- REQUIREMENT:
Could you pick up the forum thread below on making liquid soap and carry it on from its last sentence?

- READING TEXT:
§ §

If you need a quick, easy to make recipe, follow the one on the video I posted. Its pretty fool proof and makes a decent liquid soap. There is so much wrong with the recipe you used, I'm not surprised it failed. It doesn't mention at all superfat, neutralization, clarity testing or thickening.

Oh one more thing I'm surprised no one has mentioned, castile is 100% olive oil soap, what you made is just liquid soap.

making soap isn't like baking a cake, you can't just follow a recipe and have it turn out. There is a lot you need to learn first, one is how to properly use a lye calculator because you should always run a recipe through one yourself, never trust a recipe you find on the net.

We use percentages because it really is the easiest way to keep track of the amount, plus some oils should only be used at certain percentages. Castor and coconut are two that comes to mind, castor is generally used at 5% max and more then 25% coconut can make your soap really drying. A lye calc will take your percentages and turn them into ounces or grams and you can quickly resize the batch size that way too.

I do have to say, I'm surprised by some of the responses you've gotten. I can understand that people get frustrated trying to teach someone all the soapy things when all you want is a simple answer when there isn't a simple answer. Seems maybe some of my soapy friends have forgotten that you can't learn what you don't know exists and we were all newbies to the hobby at one time.
 
If you read the first 5 posts then you can get an idea of where post 6 came from. Even if the link posted in post 2 was actually 'glycerine soap' the response to it was rude as the op had not stated previously that it was only 'all natural' Castile that was wanted. It was downhill from there.

It's easy to respond harshly on a forum, especially for long timers seeing the same wrong information coming in over and over, when it seems that people can find this site once everything has gone wrong, but not before hand to avoid learning all the rubbish in the first place. Even more so when the op seems combative.

With a forum, it's just text on a screen with nothing to give context about what is going on with the poster themselves, in their life. It makes it easier to go on what is given, not on a bigger unknown picture. Which leads to misunderstanding
 
And if you want to salvage your original batches, it's probably possible to make another batch of negative SF paste to add back to the original. It would take some calculations to figure out the correct ratio to get you back to a 3% SF but it could be done . . .
 
Wow, I really really didn't mean to start an all out debacle. I have just seen instances where sometimes, things are taken the wrong way and threads get out of hand. I thought by saying something (that I thought) was not rude but pointed out where something could be taken the wrong way, it would help.

If other members on the forum thought my remarks were inflammatory or uncalled for, I sincerely want you to know that was not my intent.

OP: Unfortunately soap making does take a bit of background know how and I know it sucks that an internet recipe led you astray. The good thing is we know what went wrong and how to fix it. That is more than half the battle in soaping and we all make mistakes.

§ §

- GIVEN DATA:
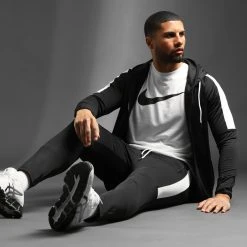 Le moins cher ✨ Ensemble De Survêtement Training Avec Bande Mesh 0047 Noir de LBO ⌛ -France LBO Soldes Boutique lbo 291071 FAB LBO 10701336 0047 20220204T090752 05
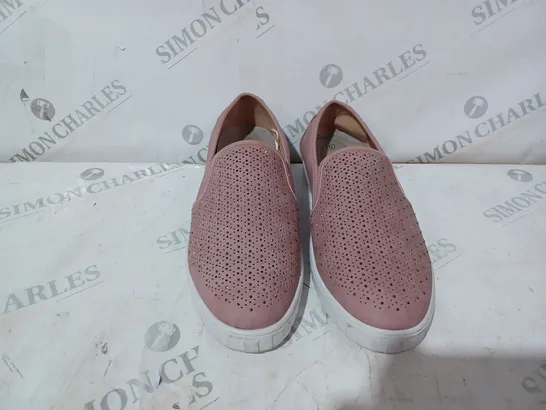 CUSHION WALK PINK FLAT SLIP ONS - UK 6 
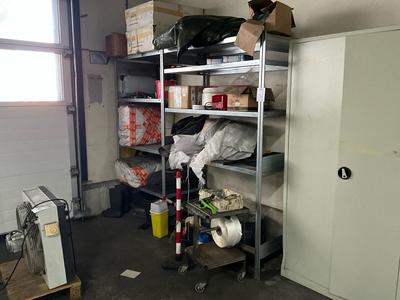 Immagine panoramica di Various workshop items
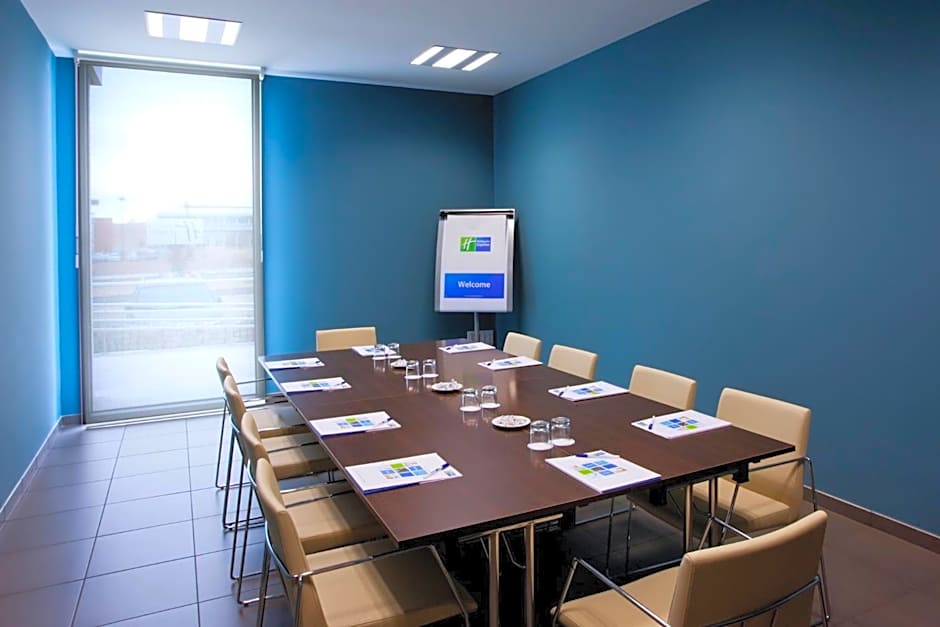 Holiday Inn Express Vitoria By IHG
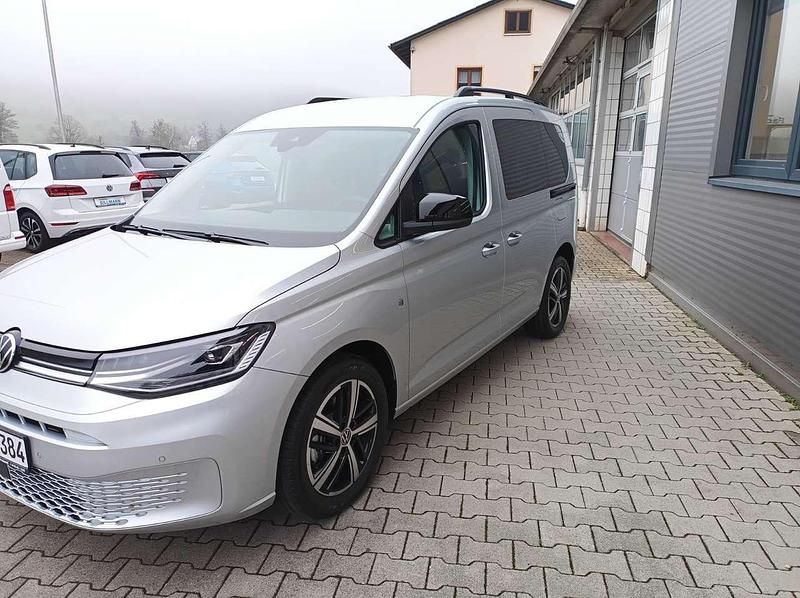 Gebraucht VW Caddy Life 116 PS (85 kW) 2024 Reflexsilber metallic Van / Kleinbus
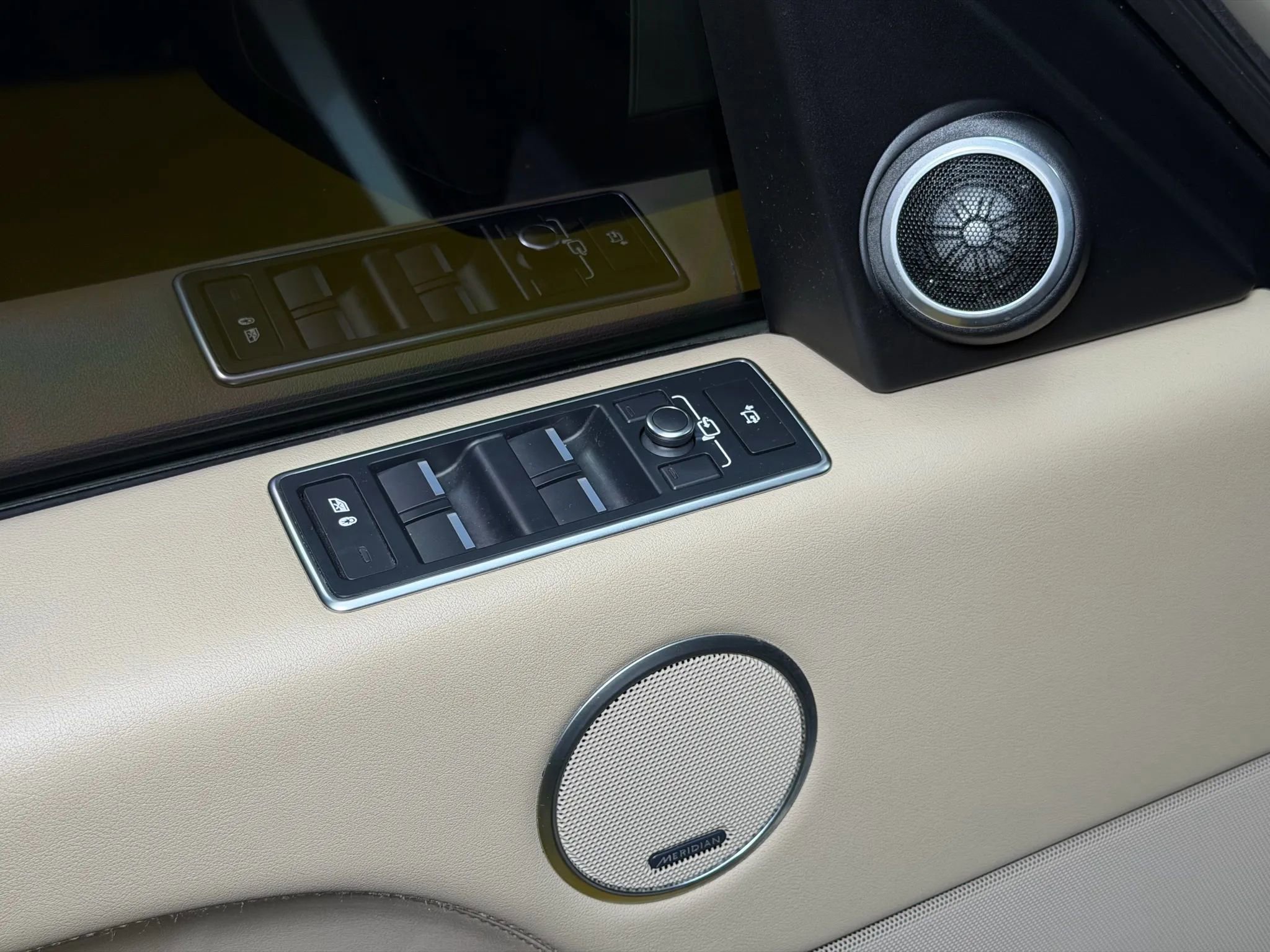 Used 2016 Land Rover Range Rover HSE image 39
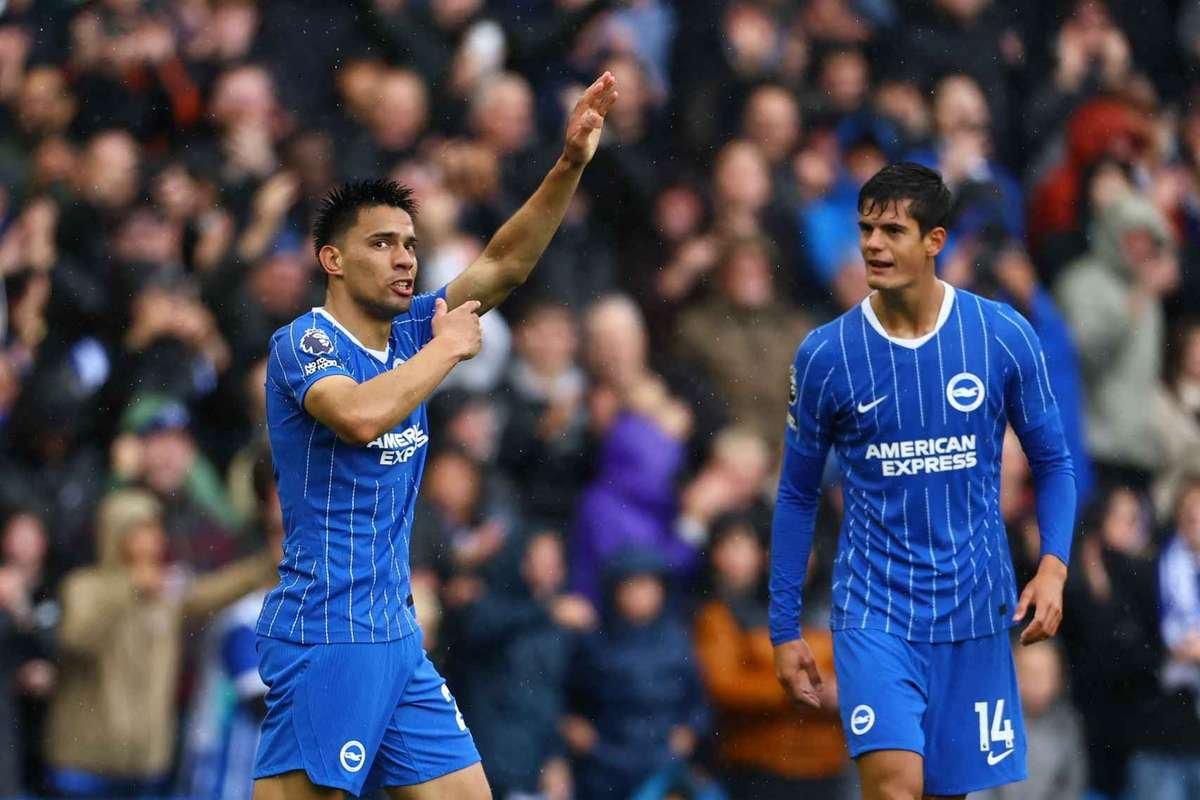 Siêu phẩm 51m của Diego Gomez và khoảnh khắc lịch sử Premier League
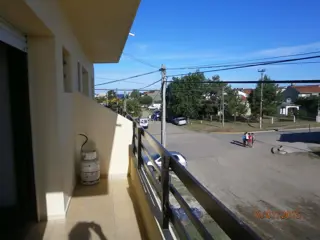 EDIFICIO CINCO  DPTOS -APTO CREDITO BANCARIO-ZONA RESIDENCIAL-MAR DEL TUYU foto 3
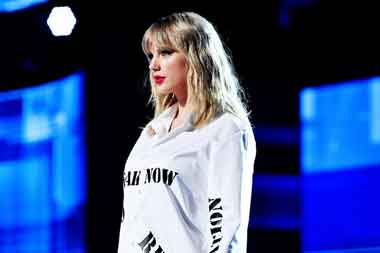 Taylor Swift Habiskan Malam Tahun Baru Dukung Pertandingan Travis Kelce, Hasilnya Menang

§ §

- WRITTEN ANSWER:
Sometimes with the internet being so big, its hard to pick out the stuff that is right and the stuff that is plain wrong. When it comes to the web, everything looks like it could be legitimate. Especially if you have people repeating the same thing they "heard/read that one time" over and over again. That is how misinformation spreads and it is especially rampant in the soap making community.

I hope you are not discouraged from trying liquid soap again.
 
O, I understand we all start from zero, or may be someone remembered their basic science lessons from school and they start with some sort of understanding, but to actually advance from that starting place, one needs to learn or be willing to learn. Just asking to be handed some numbers without even trying to see what people are asking or saying does give the impression that they are not willing to really learn anything. We direct them to the most helpful thread and it seemed to fall on deaf ears. I agree that my response was somewhat rude but not without reason, you just can't demand for help. No one here has any obligation to help an unwilling newb. All of us do it because we love to, out of generosity or as a way of returning all the generosity shown to us.
I also know that an apology won't right everything, but it's what it is.
 
If you want to salvage the original batches, I would post again and see if someone can help you work out the math. At this point you might be too frustrated with it to do that, if it were me I might be. In that case I would watch the link that Obsidian posted to get a sense of a better way to go about doing it next time.

The problem for me in following Galaxy and Doriette's generous advice is that for *me* it wouldn't be enough information for me to learn about the process and how to troubleshoot myself if things went wrong the next time. It is very reassuring for me to do research in advance in a reliable/reputable place before I start, it makes it less stressful because I have a better sense of what is supposed to happen, and why, and what I might need to do to fix it. Also, it gives you a better idea of which questions to ask, if that makes sense.

I *really* recommend that before you do anything else you go back and read the first couple of pages of the long LS thread. Within them, Irish Lass - one of the gold standard posters here - sets out a very long, detailed description of exactly how she does it, why, what to look for, etc. I think you will find it extremely helpful and make things less stressful, not more so.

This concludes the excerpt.